A final barrier identified in the health system area is lack of provision of information to empower patients. A recent article by Rosenman et al. proposed that one of the solutions for implementing evidence-based practice would be a more informed group of patients who would confront clinicians with their knowledge and demand evidence-based interventions [10]. This was in response to their finding in a straw poll of colleagues that, although most were aware of the guidelines, few had read them. A basic problem still remains, which is, from where do the patients get good unbiased knowledge with which to confront their clinicians? As noted in that and other articles, guidelines quickly become dated and it is sometimes hard to know the provenance of information on the internet.

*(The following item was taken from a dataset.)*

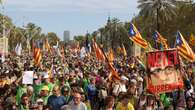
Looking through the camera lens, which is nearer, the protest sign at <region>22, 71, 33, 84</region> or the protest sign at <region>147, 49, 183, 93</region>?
the protest sign at <region>147, 49, 183, 93</region>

A potential solution to many of these barriers may lie in the mechanisms for determining public funding of interventions. It is interesting to note that all of the examples put forward of failures to implement evidence-based interventions concerned psychosocial rather than pharmaceutical interventions. This may indicate that the process for implementing new pharmaceutical therapies is clearer than is the case for psychological and psychosocial interventions. Australia has a formal mechanism for approving the funding of new pharmaceuticals, the Pharmaceutical Benefits Advisory Committee, which formally examines the costs and benefits of new products before deciding whether their cost should be subsidized by public funds. There is no equivalent mechanism for the review of evidence on psychosocial interventions and for linking the evidence of benefit to the provision of public funding. There may be merit in considering a parallel mechanism for formally considering the evidence on psychosocial interventions and providing Medicare funding only for psychiatric and psychological services that involve evidence-based approaches.